Ah, well, where's the harm? And doesn't hope spring eternally in the human breast? Every citizen hereabouts is familiar with the story of the local orthopedic surgeon who won $8 million from an Atlantic City slot machine, after he'd been kicked out of the craps room for lighting a cigar. Heartwarming stories like that keep the customers coming. All that is needed, as the slogan goes, is a dollar and a dream.

The United States is often dismissed by those haughty, dissolute Europeans as the most puritanical nation on the planet, yet in truth we love our vices as passionately as anyone else. Who, after all, created Las Vegas? And we love our alcohol. We cherish our God-given right to take a seat on a bar stool and order a beer and a shot, as Sen. Clinton did so affably and often during her fruitless campaign for president, wanting merely to be accepted as one of us.

But so far, the right to call out "Pour me a Bud" in a licensed establishment is reserved to those of us 21 years and older. Now comes a movement, spearheaded by the presidents of some 100 American universities, to lower the legal drinking age to 18. In a turn of logic that may be incomprehensible to anyone without a doctorate in philosophy, the universities argue that lowering the drinking age will result in less drinking.

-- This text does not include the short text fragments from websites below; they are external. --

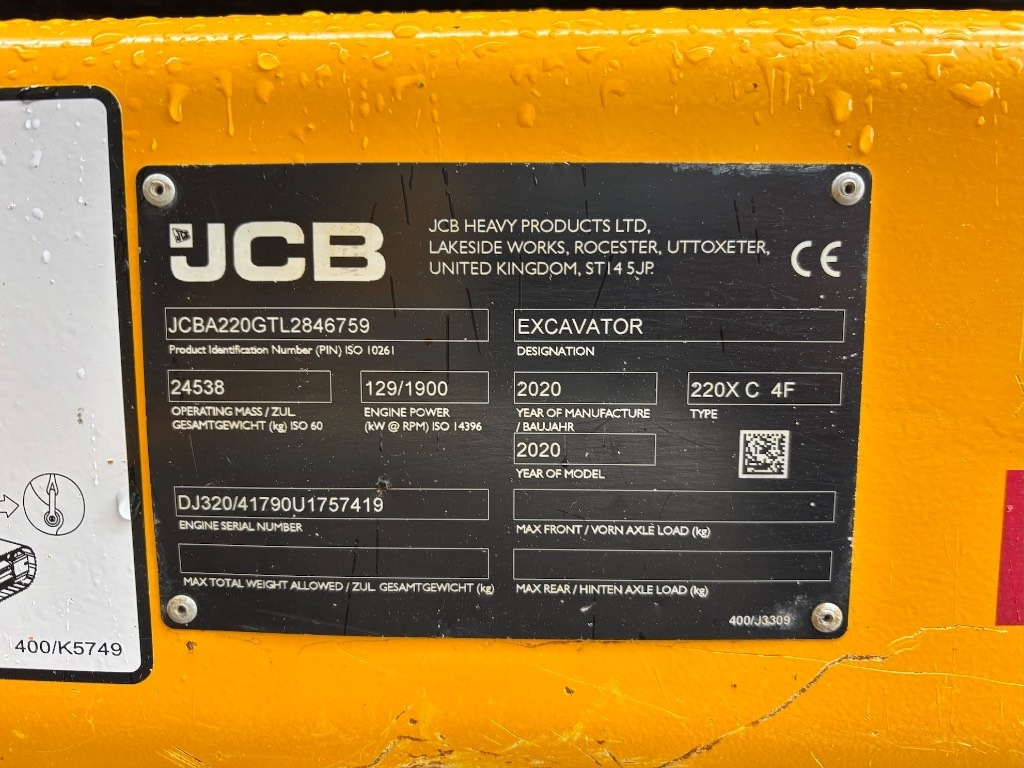 Beltegraver JCB 220 X C - 220 XL - 220XL - 2.9 mtr wide only: bilde 22
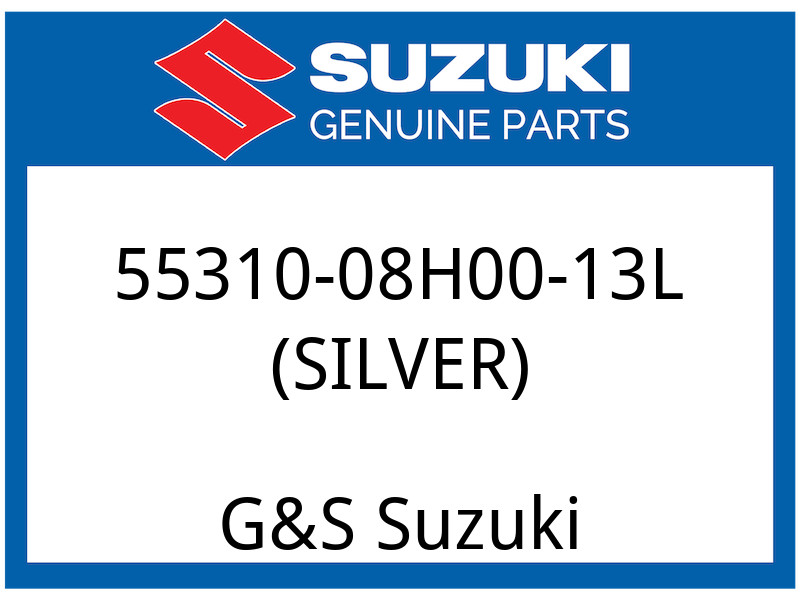 Suzuki OEM Part 55310-08H00-13L RIM,FRONT WHEEL (8X5.5AT,SILV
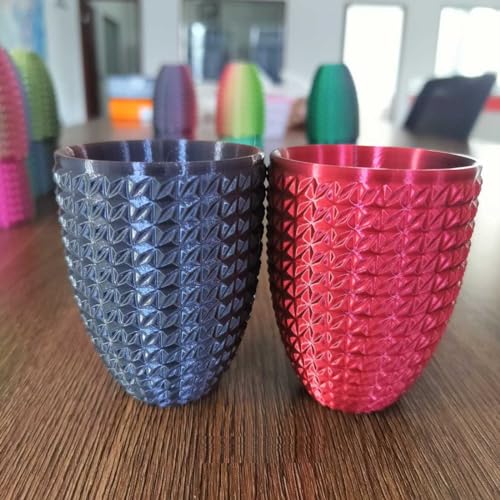 CC3D Silk Dual Colour PLA Filament Silk Black/Red 1.75mm 1KG 3D Printer Filament Two Colour Coextrusion Filament Shiny M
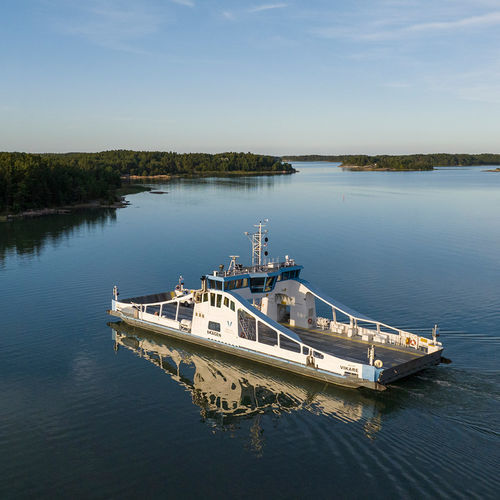 Car-ferry catamaran - Vikare & Nestori - UKI Workboat - en acier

Less "binge drinking," anyway, which the colleges describe as students under 21 knocking down five or six shots of booze in the dormitory before going out for an evening. If they can't be served in a bar once they enter, the reasoning goes, they simply get high as kites before going in. There are academic studies, if you can believe, purporting to show young people actually drink less after they turn 21 and can obtain alcohol legally.

Right now, there are signatures on a petition by 123 university presidents, from such institutions as Duke, Ohio State, Dartmouth and Tufts. The key to lowering the drinking age is the federal government, which will reduce highway safety funds to any state that permits drinking by persons under 21. Notably, neither Stony Brook University nor any Long Island college has signed on.

Politically, the issue already seems as dead as last night's stale beer. Mothers Against Drunk Driving is raising a ferocious ruckus against it, and so far no elected official has stood and cried, "Wonderful idea! Bottoms up!"

During my own wastrel youth, New York was the only state in the union allowing drinking at 18. Whether this was good or bad, my compatriots and I merely regarded it as further evidence New York was the best place to live. To visit, say, New Jersey at the age of 19 or 20 and be refused service was regarded as a cruel insult.

Drunk driving of course is the overriding issue here. When I was young, alcohol-related fatalities in these parts were fairly rare, one reason being there was so much less traffic on the roads at night. Bars in those days were compelled to close at 1 am. Today, they can legally stay open until 4 am, which has always seemed preposterous to me. Very little that is good happens after midnight; certainly nothing good happens at 4 am.

Bar owners may see the college presidents' idea as money in the bank. But it has about as much chance as one of those casino-bound parishioners coming home rich. As far as I've heard, none has.